_Excerpt to read:_
○ ○ ○ ○

The updated stress test tool allows users to project large bank capital performance under three hypothetical economic scenarios: a “moderate recession scenario,” in which the economy contracts for five quarters and unemployment reaches 8.5 percent; an “extreme recession scenario,” characterized by a sharper slowdown and a more gradual recovery with unemployment climbing above 10 percent; and a “rising rates scenario,” where short-term interest rates increase for five consecutive quarters and long-term interest rates increase for nine consecutive quarters, peaking at 5.6 percent and 5 percent, respectively, before declining through the end of the projection horizon.

If a user chooses the extreme recession scenario, the tool finds that banks would face total projected losses of roughly $530 billion, while the aggregate common equity tier 1 (CET1) capital ratio would fall from an actual 11.2 percent in the first quarter of 2022 to its minimum of 6.1 percent at the end of the projection horizon. A capital decline of this magnitude would be greater than those projected in the COVID-19-related sensitivity analyses performed by the Federal Reserve in the summer of 2020.

The tool shows that the rising rates scenario, if selected by users, would pose significant challenges for banks with large security portfolios and relatively fewer loans (such as the so-called custodian banks). Under this selected scenario, the tool generates sizeable unrealized losses as interest rates climb for such banks, leading to what many would consider low levels of capital. Details about the model and underlying assumptions for each scenario and their implementation are outlined in the “Notes” section.

The Minneapolis Fed large bank stress test tool has also been modified to allow the public to project bank capital performance both with and without the stress capital buffer framework. Adopted by the Federal Reserve in 2020 and implemented in 2021, the framework is intended to reduce the risk of a taxpayer-funded bailout by increasing restrictions on banks’ ability to issue dividends, repurchase stocks, and make other discretionary payments if their CET1 capital ratio falls below certain levels. Sample runs of the tool find that the limitations imposed by the new framework have relatively small effects on aggregate capital ratio declines. The tool also allows users to run stress tests where banks suspend all discretionary payouts, which can have a larger effect.

○ ○ ○ ○

_Work instruction:_ Write the next part of the bank stress test text, continuing right after its last sentence.

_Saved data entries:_
○ ○ ○ ○

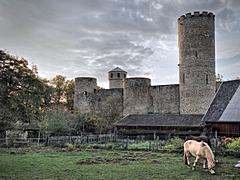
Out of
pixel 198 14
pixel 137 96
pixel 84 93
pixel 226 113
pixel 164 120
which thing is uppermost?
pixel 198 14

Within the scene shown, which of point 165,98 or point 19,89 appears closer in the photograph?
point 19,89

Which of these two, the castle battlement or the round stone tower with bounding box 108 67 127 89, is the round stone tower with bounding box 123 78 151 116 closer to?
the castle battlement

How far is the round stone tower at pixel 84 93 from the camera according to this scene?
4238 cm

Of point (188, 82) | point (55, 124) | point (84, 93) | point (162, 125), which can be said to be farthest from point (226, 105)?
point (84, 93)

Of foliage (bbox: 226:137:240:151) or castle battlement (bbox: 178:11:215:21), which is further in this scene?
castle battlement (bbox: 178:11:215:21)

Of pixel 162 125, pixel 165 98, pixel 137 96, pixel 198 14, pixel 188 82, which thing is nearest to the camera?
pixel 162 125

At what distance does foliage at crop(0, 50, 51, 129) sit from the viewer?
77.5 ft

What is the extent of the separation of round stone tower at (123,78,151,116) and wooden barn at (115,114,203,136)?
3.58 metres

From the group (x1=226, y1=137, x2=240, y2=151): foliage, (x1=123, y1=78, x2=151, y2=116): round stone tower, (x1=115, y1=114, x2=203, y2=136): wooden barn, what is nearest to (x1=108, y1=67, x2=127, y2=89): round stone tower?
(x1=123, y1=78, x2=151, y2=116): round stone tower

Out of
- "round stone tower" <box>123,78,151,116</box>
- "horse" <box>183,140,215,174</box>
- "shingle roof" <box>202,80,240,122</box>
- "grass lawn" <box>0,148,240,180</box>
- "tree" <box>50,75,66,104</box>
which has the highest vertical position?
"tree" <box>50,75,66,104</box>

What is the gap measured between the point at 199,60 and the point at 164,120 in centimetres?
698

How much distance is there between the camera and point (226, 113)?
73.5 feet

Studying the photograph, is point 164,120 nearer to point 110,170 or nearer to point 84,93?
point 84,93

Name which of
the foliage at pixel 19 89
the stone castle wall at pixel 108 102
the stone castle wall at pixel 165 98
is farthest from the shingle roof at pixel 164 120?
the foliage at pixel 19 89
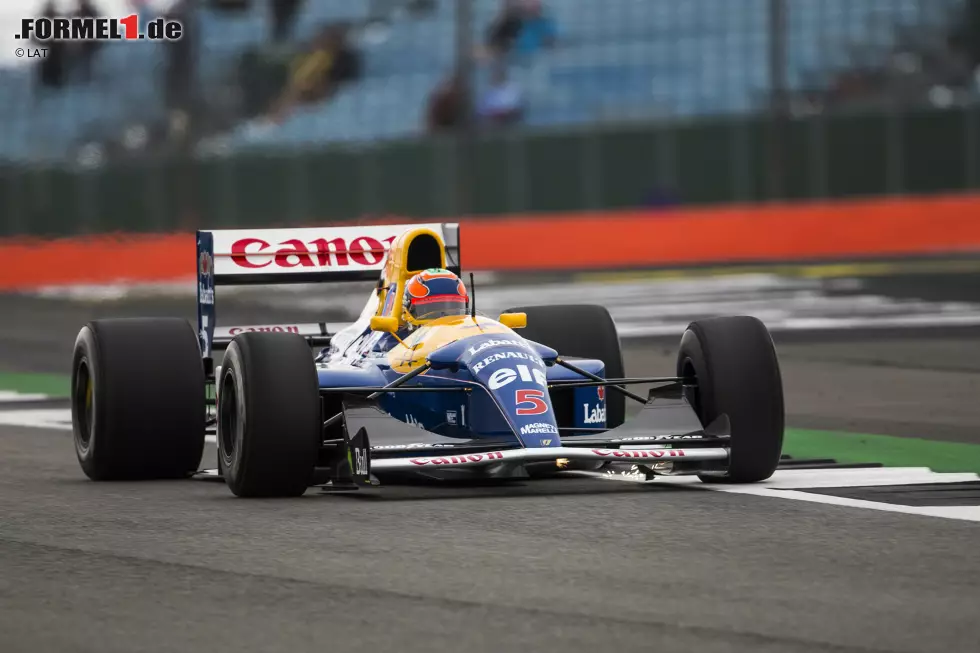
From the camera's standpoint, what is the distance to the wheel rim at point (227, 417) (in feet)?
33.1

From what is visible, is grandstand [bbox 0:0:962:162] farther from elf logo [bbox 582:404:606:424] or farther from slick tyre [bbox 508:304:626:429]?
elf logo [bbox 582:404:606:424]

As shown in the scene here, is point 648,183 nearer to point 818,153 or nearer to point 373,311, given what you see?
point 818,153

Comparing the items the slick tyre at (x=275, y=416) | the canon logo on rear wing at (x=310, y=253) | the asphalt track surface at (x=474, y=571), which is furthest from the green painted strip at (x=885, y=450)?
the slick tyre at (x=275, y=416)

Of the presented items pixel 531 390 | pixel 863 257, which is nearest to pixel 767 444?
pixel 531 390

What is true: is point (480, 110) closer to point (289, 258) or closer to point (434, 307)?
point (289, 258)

○ ○ ○ ○

_Answer for this exercise:_
“We encourage the public to use this stress test tool to review the condition of the largest and most important banks selecting scenarios that they choose. The public is on the hook if these banks need taxpayer support, and sample output from a few pre-specified scenarios suggests that banks remain vulnerable to certain bad economic outcomes,” said Federal Reserve Bank of Minneapolis First Vice President Ron Feldman. “We don’t know where the next economic shock will come from, but we do know that stronger capital requirements and more rigorous stress tests can help reduce the risk of another taxpayer-funded bank bailout. We also know that large bank performance during the initial phase of the COVID-19 pandemic was significantly bolstered by government support and does not suggest that banks are already the strong condition needed to withstand a banking crisis.”

The Minneapolis Fed has long been a proponent of ensuring that large banks are resilient in order to protect taxpayers. Earlier this year, the Minneapolis Fed published its analysis of large bank performance during the COVID-19 pandemic, which showed that government action—such as the unprecedented fiscal stimulus, the Paycheck Protection Program, and restrictions on stock buybacks and dividends—helped shield large banks from serious consequences of the COVID-19 financial shock.


The Federal Reserve Bank of Minneapolis is one of 12 regional Reserve Banks that, with the Board of Governors in Washington, D.C., make up the Federal Reserve System, the nation’s central bank. The Federal Reserve Bank of Minneapolis is responsible for the Ninth Federal Reserve District, which includes Montana, North and South Dakota, Minnesota, northwestern Wisconsin, and the Upper Peninsula of Michigan. The Federal Reserve Bank of Minneapolis participates in setting national monetary policy, supervises numerous banking organizations, and provides a variety of payments services to financial institutions and the U.S. government.